- Task -
The records below are to be reproduced exactly, and no picture should appear in the copy.

*** Provided data Section Begins ***

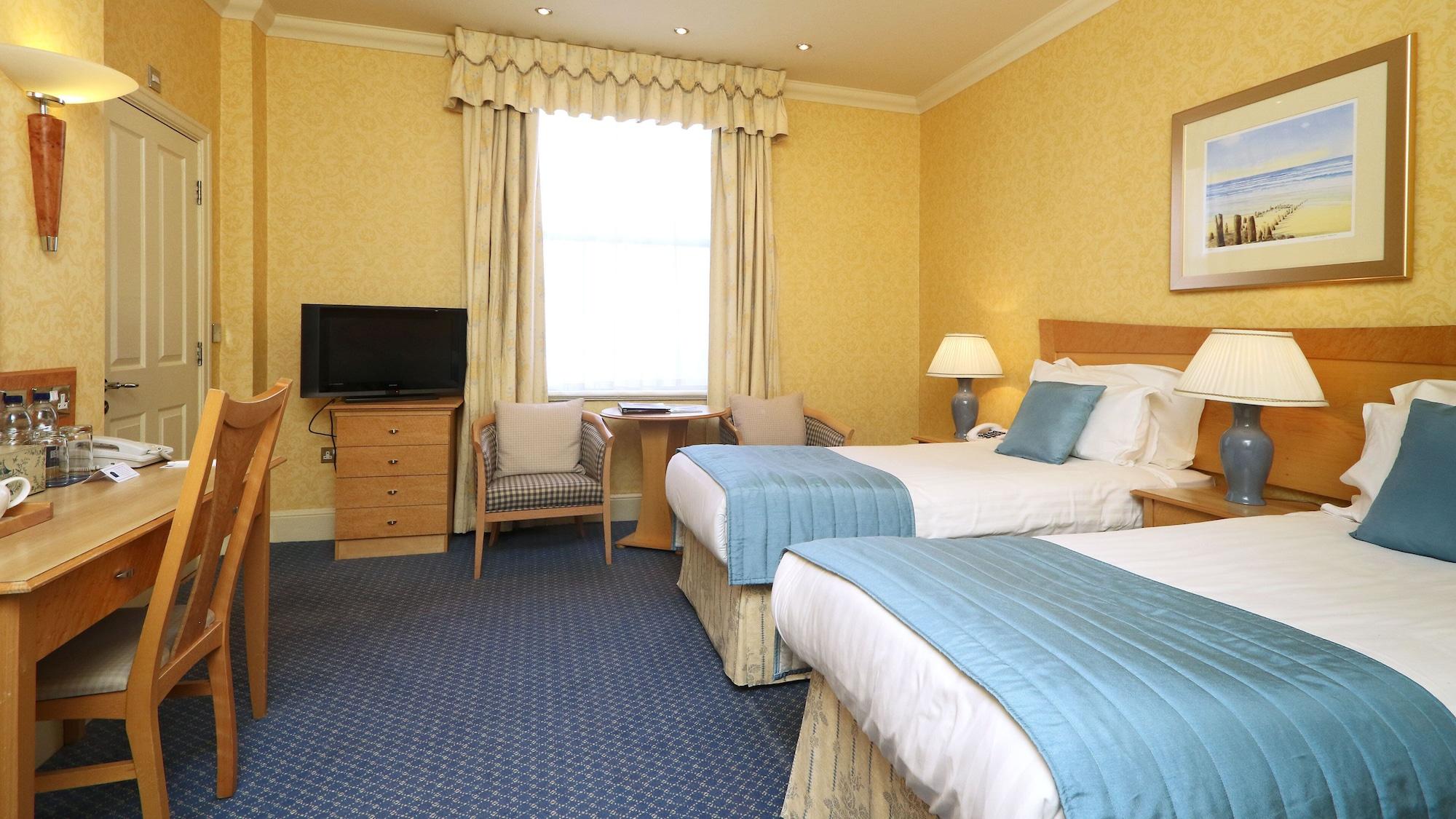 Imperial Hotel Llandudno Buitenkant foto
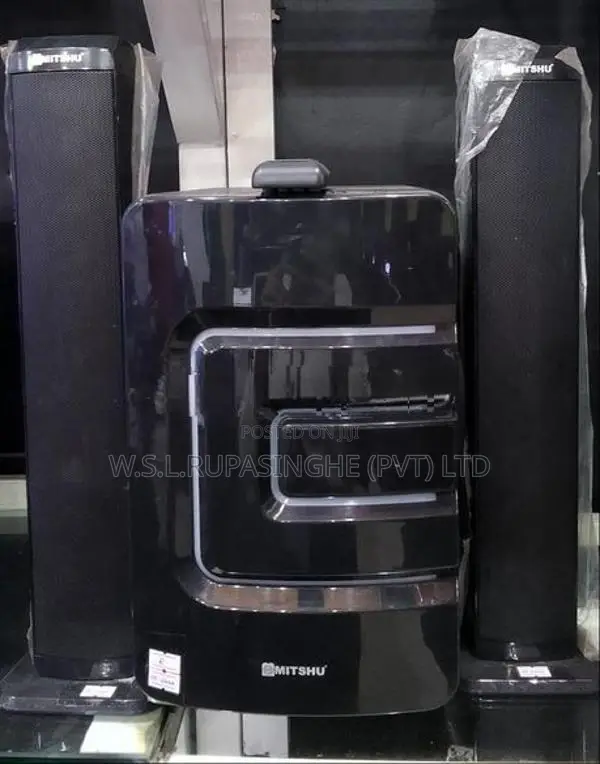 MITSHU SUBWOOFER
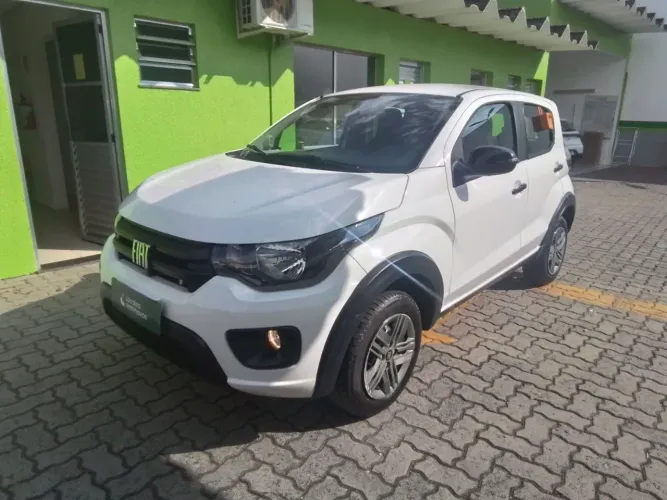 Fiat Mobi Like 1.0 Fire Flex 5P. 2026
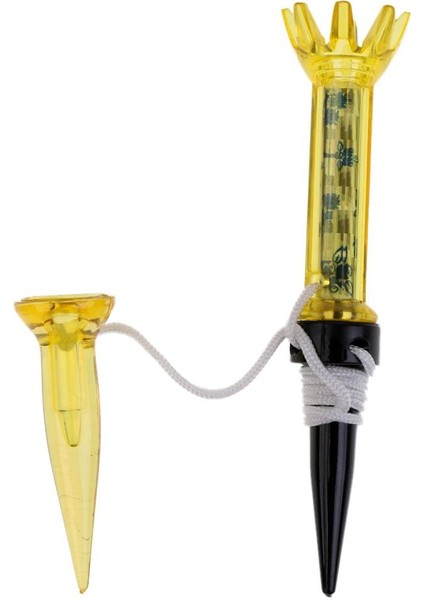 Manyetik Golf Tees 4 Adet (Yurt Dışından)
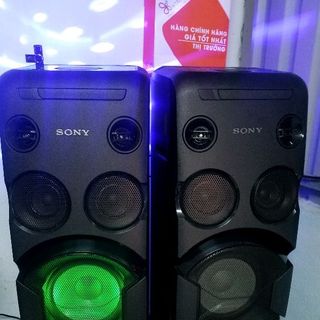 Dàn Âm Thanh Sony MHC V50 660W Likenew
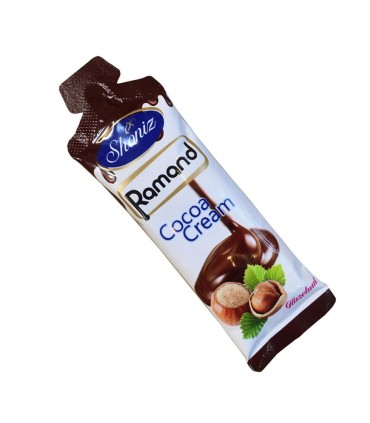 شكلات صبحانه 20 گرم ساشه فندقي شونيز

*** Provided data Section Ends ***

- Result for this task -
 Imperial Hotel Llandudno Buitenkant foto
 MITSHU SUBWOOFER
 Fiat Mobi Like 1.0 Fire Flex 5P. 2026
 Manyetik Golf Tees 4 Adet (Yurt Dışından)
 Dàn Âm Thanh Sony MHC V50 660W Likenew
 شكلات صبحانه 20 گرم ساشه فندقي شونيز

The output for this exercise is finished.